Oxycontin is just oxycodone; oxycodone with a twist. Big Pharma was tired of being associated with the over-prescription and subsequent abuse of painkillers. Just because they made the shit didn’t mean they were handing it out to anyone who wanted to cop a buzz. They preferred the blame being directed at the middle man. Doctors, on the other hand, had no problem with Big Pharma sharing the heat. When it came to patients who’d been on a regular diet of opioids going on three years after an ankle surgery, and whose next need of medical intervention took place in a morgue, the argument was made, “If this is all you have to offer for pain control, don’t scold us for prescribing it.” Big Pharma’s answer to this was oxycontin. (I heard this from a doctor, a friend of mine who was doing an emergency medicine rotation through his residency. He stated this was more of an ongoing gripe than an any sort of official dialogue between pharmaceutical companies and physicians, though he asserted this had been an ongoing debate for decades.)
Like I said, oxycontin was just oxycodone, “new and improved.” To diminish—if not wholly eradicate—this drug’s appeal as a pharmaceutical joyride, they did some chemical tinkering. It was made “slow/time release” and “buffered.” This resulted in a painkiller that was just as effective when it came to dulling the “ouch”, but eliminated the “aaaahhhh…” associated with the parent medication. Voila! This’ll take care of that abuse/addiction headache. Who’d want to get hooked on a pill that won’t give you a buzz? Problem solved.
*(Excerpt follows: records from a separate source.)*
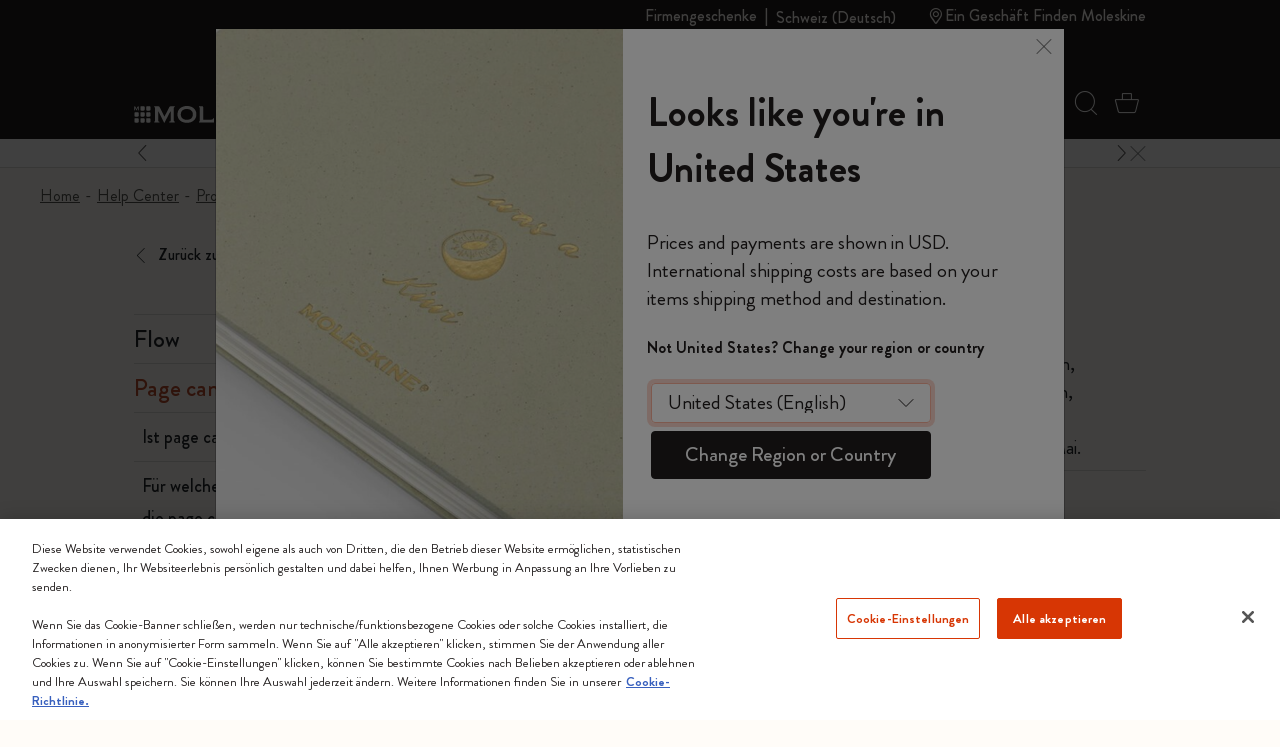

--- FILE ---
content_type: text/javascript; charset=utf-8
request_url: https://p.cquotient.com/pebble?tla=bfrn-Moleskine_EU&activityType=viewPage&callback=CQuotient._act_callback0&cookieId=bdeFarPIJUbSmb8mm3xKpRei5v&realm=BFRN&siteId=Moleskine_EU&instanceType=prd&referrer=&currentLocation=https%3A%2F%2Fwww.moleskine.com%2Fde-ch%2Ffaq%2Fin-which-languages-moleskine-page-camera-is-available.html&ls=true&_=1768594528927&v=v3.1.3&fbPixelId=__UNKNOWN__&json=%7B%22cookieId%22%3A%22bdeFarPIJUbSmb8mm3xKpRei5v%22%2C%22realm%22%3A%22BFRN%22%2C%22siteId%22%3A%22Moleskine_EU%22%2C%22instanceType%22%3A%22prd%22%2C%22referrer%22%3A%22%22%2C%22currentLocation%22%3A%22https%3A%2F%2Fwww.moleskine.com%2Fde-ch%2Ffaq%2Fin-which-languages-moleskine-page-camera-is-available.html%22%2C%22ls%22%3Atrue%2C%22_%22%3A1768594528927%2C%22v%22%3A%22v3.1.3%22%2C%22fbPixelId%22%3A%22__UNKNOWN__%22%7D
body_size: 268
content:
/**/ typeof CQuotient._act_callback0 === 'function' && CQuotient._act_callback0([{"k":"__cq_uuid","v":"bdeFarPIJUbSmb8mm3xKpRei5v","m":34128000},{"k":"__cq_seg","v":"0~0.00!1~0.00!2~0.00!3~0.00!4~0.00!5~0.00!6~0.00!7~0.00!8~0.00!9~0.00","m":2592000}]);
A couple years after I became an investigator, this new and improved painkiller started showing up in overdose cases. We weren’t given much info about this stuff. You might find that odd, but, as I’ve learned over the last couple of decades, the medical and pharmaceutical communities aren’t in the habit of handing out updates to medical examiner’s offices. I suppose, after all the testing, studies, cross testing and cross studies and whatever, they don’t expect the latest FDA approved pharmaceutical advance will be sending us any business. (This isn’t the sole bailiwick of pain control. Remember “Fen-Phen”? Pharmaceuticals are equally adept at killing overweight folk as those in pain.)
When the oxycontin started showing up, and at an alarming rate, if I dare use such cliché, we were a little taken aback. We’d heard of this stuff, but that’s about as far as it went. A little research and a few pointed inquiries shed a ton of light on this latest puzzle. The answer was should have been obvious, but we, least of all, hadn’t figured it out.